── Data provided

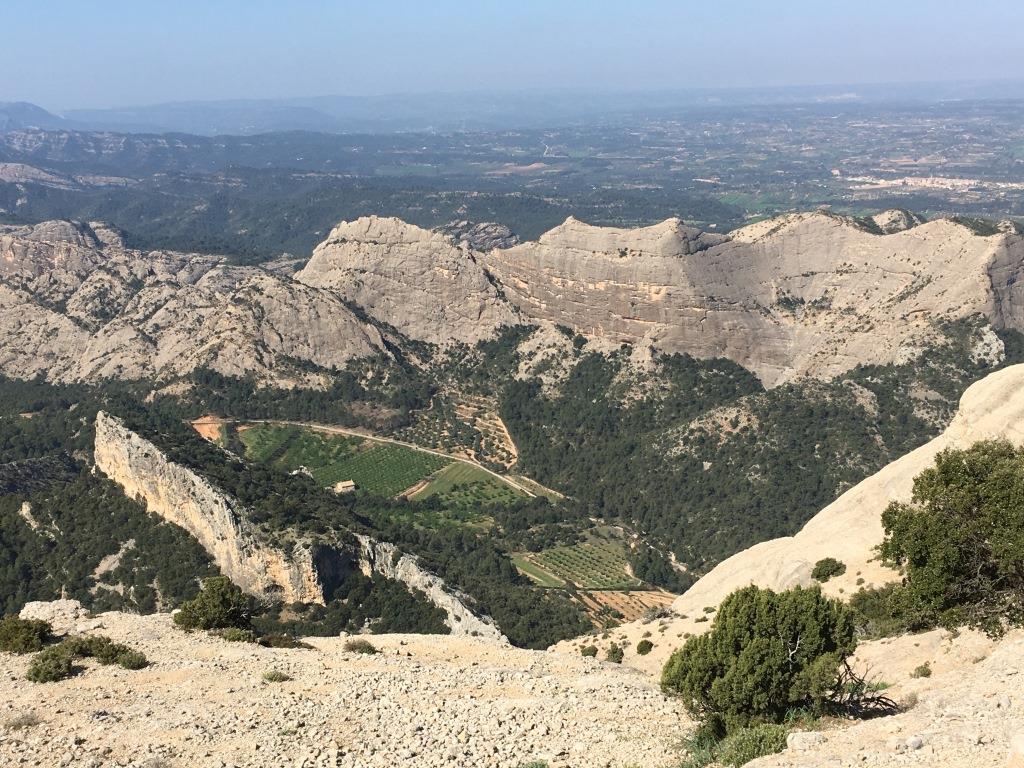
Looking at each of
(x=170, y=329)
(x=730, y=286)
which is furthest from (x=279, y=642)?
(x=170, y=329)

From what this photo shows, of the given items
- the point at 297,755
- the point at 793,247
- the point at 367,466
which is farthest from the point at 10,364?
the point at 297,755

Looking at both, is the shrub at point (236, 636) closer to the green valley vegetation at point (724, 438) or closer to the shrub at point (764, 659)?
the shrub at point (764, 659)

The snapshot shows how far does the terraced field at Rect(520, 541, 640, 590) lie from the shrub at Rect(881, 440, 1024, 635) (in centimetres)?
6157

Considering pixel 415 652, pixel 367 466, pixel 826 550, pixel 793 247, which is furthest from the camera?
pixel 793 247

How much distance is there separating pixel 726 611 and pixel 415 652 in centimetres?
1754

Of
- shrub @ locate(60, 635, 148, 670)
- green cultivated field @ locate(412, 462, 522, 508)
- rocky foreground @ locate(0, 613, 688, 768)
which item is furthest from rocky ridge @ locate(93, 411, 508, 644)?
green cultivated field @ locate(412, 462, 522, 508)

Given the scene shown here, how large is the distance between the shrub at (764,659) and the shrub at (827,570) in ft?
72.6

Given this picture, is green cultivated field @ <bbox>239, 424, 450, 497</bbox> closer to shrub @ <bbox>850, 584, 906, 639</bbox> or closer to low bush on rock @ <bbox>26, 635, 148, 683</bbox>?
shrub @ <bbox>850, 584, 906, 639</bbox>

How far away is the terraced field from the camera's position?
329 ft

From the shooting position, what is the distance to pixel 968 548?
3734 centimetres

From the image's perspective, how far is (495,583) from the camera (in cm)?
9244

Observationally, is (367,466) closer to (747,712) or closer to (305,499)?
(305,499)

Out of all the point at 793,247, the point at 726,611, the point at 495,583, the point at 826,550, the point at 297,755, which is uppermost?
the point at 793,247

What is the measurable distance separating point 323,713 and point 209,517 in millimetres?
55105
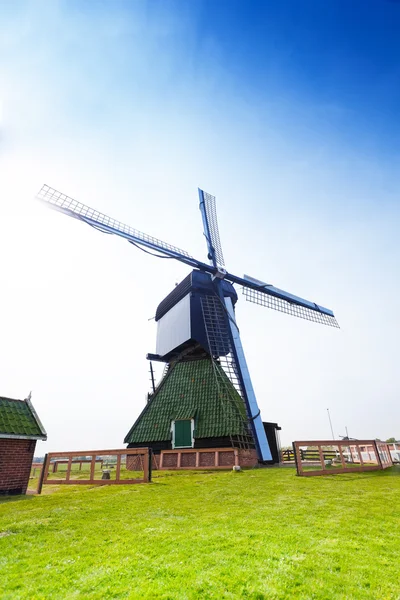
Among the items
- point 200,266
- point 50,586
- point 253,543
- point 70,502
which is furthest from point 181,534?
point 200,266

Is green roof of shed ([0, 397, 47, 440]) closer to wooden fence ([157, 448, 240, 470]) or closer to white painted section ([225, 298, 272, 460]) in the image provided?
wooden fence ([157, 448, 240, 470])

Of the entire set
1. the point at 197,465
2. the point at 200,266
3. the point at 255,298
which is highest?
the point at 200,266

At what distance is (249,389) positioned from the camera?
18.3m

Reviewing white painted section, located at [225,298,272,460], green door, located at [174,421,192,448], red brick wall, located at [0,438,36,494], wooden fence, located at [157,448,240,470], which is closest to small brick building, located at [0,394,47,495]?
red brick wall, located at [0,438,36,494]

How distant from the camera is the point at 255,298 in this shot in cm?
2431

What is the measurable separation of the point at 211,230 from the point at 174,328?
934cm

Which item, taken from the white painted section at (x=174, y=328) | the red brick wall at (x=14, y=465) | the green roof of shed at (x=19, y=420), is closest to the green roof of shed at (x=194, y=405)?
the white painted section at (x=174, y=328)

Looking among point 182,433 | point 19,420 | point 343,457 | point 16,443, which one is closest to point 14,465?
point 16,443

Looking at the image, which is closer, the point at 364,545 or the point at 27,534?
the point at 364,545

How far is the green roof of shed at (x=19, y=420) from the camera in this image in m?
11.4

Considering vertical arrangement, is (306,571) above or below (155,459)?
below

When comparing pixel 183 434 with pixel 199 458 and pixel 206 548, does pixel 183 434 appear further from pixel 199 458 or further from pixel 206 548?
pixel 206 548

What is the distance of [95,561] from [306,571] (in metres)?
2.80

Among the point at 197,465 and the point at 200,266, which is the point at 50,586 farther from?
the point at 200,266
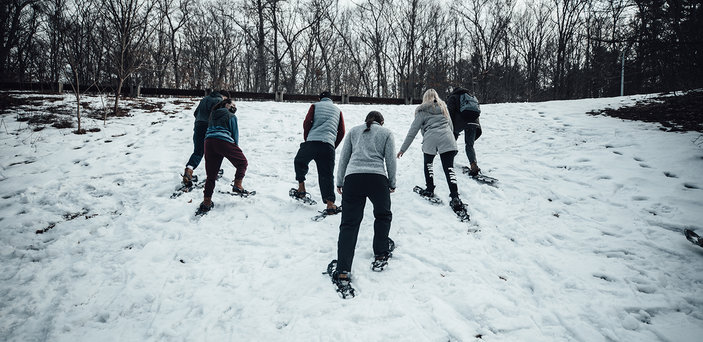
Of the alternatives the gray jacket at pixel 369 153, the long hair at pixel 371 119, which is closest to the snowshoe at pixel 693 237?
the gray jacket at pixel 369 153

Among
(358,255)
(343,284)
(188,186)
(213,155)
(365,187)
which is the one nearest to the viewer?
(343,284)

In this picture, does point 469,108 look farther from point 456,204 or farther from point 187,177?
point 187,177

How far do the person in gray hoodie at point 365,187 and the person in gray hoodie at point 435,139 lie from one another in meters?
1.24

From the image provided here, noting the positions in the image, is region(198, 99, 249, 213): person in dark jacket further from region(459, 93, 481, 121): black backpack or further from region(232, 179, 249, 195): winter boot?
region(459, 93, 481, 121): black backpack

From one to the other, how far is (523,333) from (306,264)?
2.20m

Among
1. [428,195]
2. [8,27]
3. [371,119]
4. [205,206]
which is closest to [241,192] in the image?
[205,206]

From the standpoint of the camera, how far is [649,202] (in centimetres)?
400

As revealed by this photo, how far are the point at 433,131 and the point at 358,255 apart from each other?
2.40m

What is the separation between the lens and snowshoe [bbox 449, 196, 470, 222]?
406 cm

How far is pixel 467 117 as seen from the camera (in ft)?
17.4

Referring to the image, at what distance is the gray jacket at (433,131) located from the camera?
4332mm

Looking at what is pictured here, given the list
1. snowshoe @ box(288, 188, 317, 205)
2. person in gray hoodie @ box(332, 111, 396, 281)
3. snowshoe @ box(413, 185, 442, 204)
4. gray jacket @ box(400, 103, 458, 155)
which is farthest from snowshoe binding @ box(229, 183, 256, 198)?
snowshoe @ box(413, 185, 442, 204)

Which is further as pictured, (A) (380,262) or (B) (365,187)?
(A) (380,262)

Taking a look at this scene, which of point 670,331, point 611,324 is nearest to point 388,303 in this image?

────

§ Aim:
Locate the line with "In this picture, does" in the entries above; extract it and every line after it, verbatim.

§ Finished answer:
In this picture, does point 469,108 look farther from point 456,204 or farther from point 187,177?
point 187,177

How far do the person in gray hoodie at point 365,187 and the person in gray hoodie at point 435,139 lie from one another in meters?
1.24

From the image provided here, noting the positions in the image, is region(198, 99, 249, 213): person in dark jacket further from region(459, 93, 481, 121): black backpack or further from region(232, 179, 249, 195): winter boot?
region(459, 93, 481, 121): black backpack

From one to the other, how far is (523,333) from (306,264)?
2.20m

Among
1. [428,195]
2. [8,27]
3. [371,119]
4. [205,206]
which is closest to [241,192] in the image?
[205,206]

From the standpoint of the camera, how far is [649,202] (in centimetres)?
400

As revealed by this photo, how far are the point at 433,131 and the point at 358,255 apart from each other?
2.40m

What is the separation between the lens and snowshoe [bbox 449, 196, 470, 222]?
406 cm

How far is pixel 467 117 as seen from the camera (in ft)?
17.4

Referring to the image, at what distance is the gray jacket at (433,131) located from the camera?
4332mm

Looking at what is pictured here, given the list
1. snowshoe @ box(288, 188, 317, 205)
2. person in gray hoodie @ box(332, 111, 396, 281)
3. snowshoe @ box(413, 185, 442, 204)
4. gray jacket @ box(400, 103, 458, 155)
which is farthest from snowshoe binding @ box(229, 183, 256, 198)?
snowshoe @ box(413, 185, 442, 204)

Which is further as pictured, (A) (380,262) or (B) (365,187)?
(A) (380,262)

Taking a look at this scene, which of point 670,331, point 611,324 is nearest to point 388,303 in this image?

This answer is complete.